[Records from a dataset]

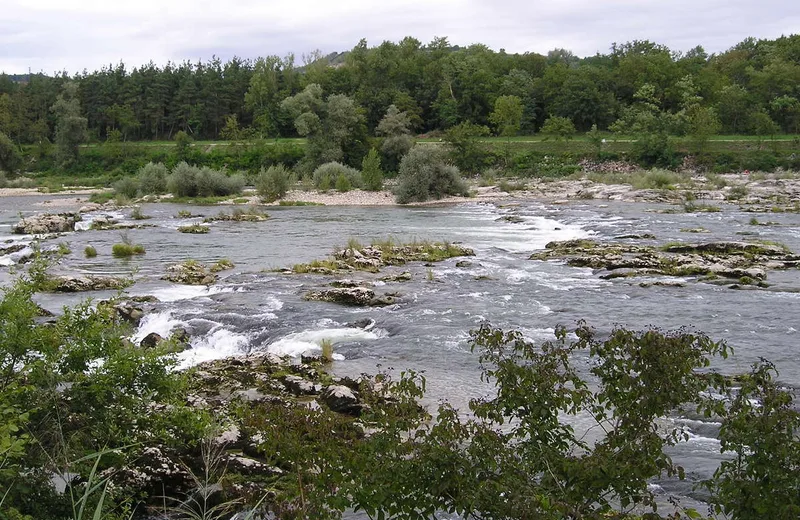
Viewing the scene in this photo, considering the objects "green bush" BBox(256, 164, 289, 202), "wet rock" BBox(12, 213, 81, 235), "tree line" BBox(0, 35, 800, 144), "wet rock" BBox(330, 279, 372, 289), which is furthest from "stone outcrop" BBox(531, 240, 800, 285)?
"tree line" BBox(0, 35, 800, 144)

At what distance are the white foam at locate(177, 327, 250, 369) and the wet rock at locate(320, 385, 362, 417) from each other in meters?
4.52

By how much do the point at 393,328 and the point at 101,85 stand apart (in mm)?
105865

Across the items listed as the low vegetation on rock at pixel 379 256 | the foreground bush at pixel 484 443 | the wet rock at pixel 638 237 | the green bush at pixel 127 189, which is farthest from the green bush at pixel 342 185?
the foreground bush at pixel 484 443

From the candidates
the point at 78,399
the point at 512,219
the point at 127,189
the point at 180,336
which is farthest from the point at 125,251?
the point at 127,189

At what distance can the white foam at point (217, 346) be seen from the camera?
49.6 ft

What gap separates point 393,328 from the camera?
55.1ft

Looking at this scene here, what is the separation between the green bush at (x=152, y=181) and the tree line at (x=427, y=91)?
66.0 feet

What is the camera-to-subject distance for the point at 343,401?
11.0 metres

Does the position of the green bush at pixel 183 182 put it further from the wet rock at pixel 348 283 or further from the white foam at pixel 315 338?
the white foam at pixel 315 338

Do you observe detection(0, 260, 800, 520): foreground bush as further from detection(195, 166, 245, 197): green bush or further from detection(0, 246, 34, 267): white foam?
detection(195, 166, 245, 197): green bush

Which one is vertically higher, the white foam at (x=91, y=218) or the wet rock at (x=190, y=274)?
the wet rock at (x=190, y=274)

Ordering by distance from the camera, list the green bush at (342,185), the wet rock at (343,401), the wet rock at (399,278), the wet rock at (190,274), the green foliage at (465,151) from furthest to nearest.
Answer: the green foliage at (465,151) → the green bush at (342,185) → the wet rock at (190,274) → the wet rock at (399,278) → the wet rock at (343,401)

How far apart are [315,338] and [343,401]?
16.2 ft

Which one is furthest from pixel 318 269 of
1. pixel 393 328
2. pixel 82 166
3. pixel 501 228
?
pixel 82 166
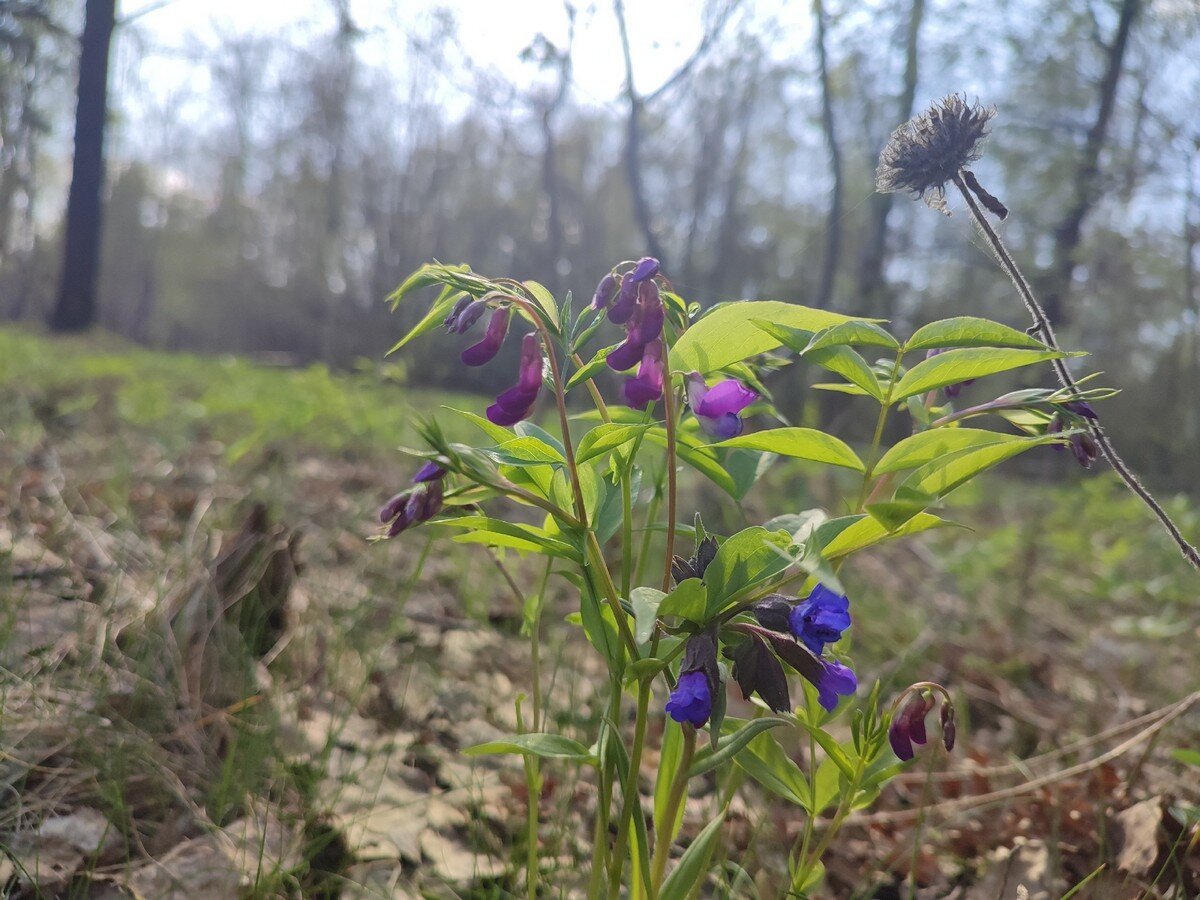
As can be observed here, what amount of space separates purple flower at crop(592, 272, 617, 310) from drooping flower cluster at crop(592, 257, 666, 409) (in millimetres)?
26

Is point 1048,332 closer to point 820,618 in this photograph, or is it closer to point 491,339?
point 820,618

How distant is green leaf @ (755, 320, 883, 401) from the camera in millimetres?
826

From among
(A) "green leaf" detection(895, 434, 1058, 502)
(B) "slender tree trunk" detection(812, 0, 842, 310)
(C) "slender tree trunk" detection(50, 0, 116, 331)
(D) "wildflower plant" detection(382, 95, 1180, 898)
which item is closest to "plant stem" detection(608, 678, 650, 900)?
(D) "wildflower plant" detection(382, 95, 1180, 898)

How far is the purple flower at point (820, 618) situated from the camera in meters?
0.74

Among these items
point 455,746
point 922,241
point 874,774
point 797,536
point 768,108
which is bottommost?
point 455,746

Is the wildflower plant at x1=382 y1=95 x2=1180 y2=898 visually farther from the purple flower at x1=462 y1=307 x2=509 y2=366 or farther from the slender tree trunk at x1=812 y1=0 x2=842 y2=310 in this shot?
the slender tree trunk at x1=812 y1=0 x2=842 y2=310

PROMPT:
Images in the data above are to be skipped. Retype all other material exactly.

FINAL RESULT:
Viewing the scene in this photo, considering the objects "green bush" BBox(256, 164, 289, 202), "wet rock" BBox(12, 213, 81, 235), "tree line" BBox(0, 35, 800, 144), "wet rock" BBox(330, 279, 372, 289), which is furthest from "stone outcrop" BBox(531, 240, 800, 285)?
"tree line" BBox(0, 35, 800, 144)

At what distance are the white foam at locate(177, 327, 250, 369) and the wet rock at locate(320, 385, 362, 417) from each other in meters?
4.52

By how much do the point at 393,328 and the point at 101,85 stand apart (in mm)?
105865

Across the items listed as the low vegetation on rock at pixel 379 256 | the foreground bush at pixel 484 443 | the wet rock at pixel 638 237 | the green bush at pixel 127 189, which is farthest from the green bush at pixel 342 185?
the foreground bush at pixel 484 443

From the candidates
the point at 78,399
the point at 512,219
the point at 127,189
the point at 180,336
which is farthest from the point at 125,251?
the point at 127,189

At what distance can the white foam at point (217, 346) be seen from the camera?
49.6 ft

What gap separates point 393,328 from the camera?
55.1ft

Looking at this scene here, what is the separation between the green bush at (x=152, y=181) and the tree line at (x=427, y=91)?
66.0 feet

What is the camera-to-subject distance for the point at 343,401?
11.0 metres

Does the position of the green bush at pixel 183 182 put it further from the wet rock at pixel 348 283 or further from the white foam at pixel 315 338?
the white foam at pixel 315 338

Do you observe detection(0, 260, 800, 520): foreground bush as further from detection(195, 166, 245, 197): green bush or further from detection(0, 246, 34, 267): white foam?
detection(195, 166, 245, 197): green bush

Which one is vertically higher, the white foam at (x=91, y=218) or the wet rock at (x=190, y=274)?
the wet rock at (x=190, y=274)

Ordering by distance from the camera, list the green bush at (342,185), the wet rock at (343,401), the wet rock at (399,278), the wet rock at (190,274), the green foliage at (465,151) from furthest to nearest.
Answer: the green foliage at (465,151) → the green bush at (342,185) → the wet rock at (190,274) → the wet rock at (399,278) → the wet rock at (343,401)

How far apart are [315,338] and [343,401]?
16.2 ft

Which one is furthest from pixel 318 269 of
1. pixel 393 328
2. pixel 82 166
3. pixel 501 228
?
pixel 82 166
As can be observed here, what amount of space separates purple flower at crop(592, 272, 617, 310) from drooping flower cluster at crop(592, 257, 666, 409) (in millimetres)?
26

Is point 1048,332 closer to point 820,618 in this photograph, or is it closer to point 491,339?
point 820,618

How distant is green leaf @ (755, 320, 883, 401) from the camera in millimetres?
826

From among
(A) "green leaf" detection(895, 434, 1058, 502)
(B) "slender tree trunk" detection(812, 0, 842, 310)
(C) "slender tree trunk" detection(50, 0, 116, 331)
(D) "wildflower plant" detection(382, 95, 1180, 898)
which item is closest to "plant stem" detection(608, 678, 650, 900)?
(D) "wildflower plant" detection(382, 95, 1180, 898)

How far is the purple flower at point (820, 618) situated from the camera in meters?
0.74

Among these items
point 455,746
point 922,241
point 874,774
point 797,536
point 768,108
which is bottommost?
point 455,746

Is the wildflower plant at x1=382 y1=95 x2=1180 y2=898 visually farther from the purple flower at x1=462 y1=307 x2=509 y2=366 or farther from the slender tree trunk at x1=812 y1=0 x2=842 y2=310 in this shot?
the slender tree trunk at x1=812 y1=0 x2=842 y2=310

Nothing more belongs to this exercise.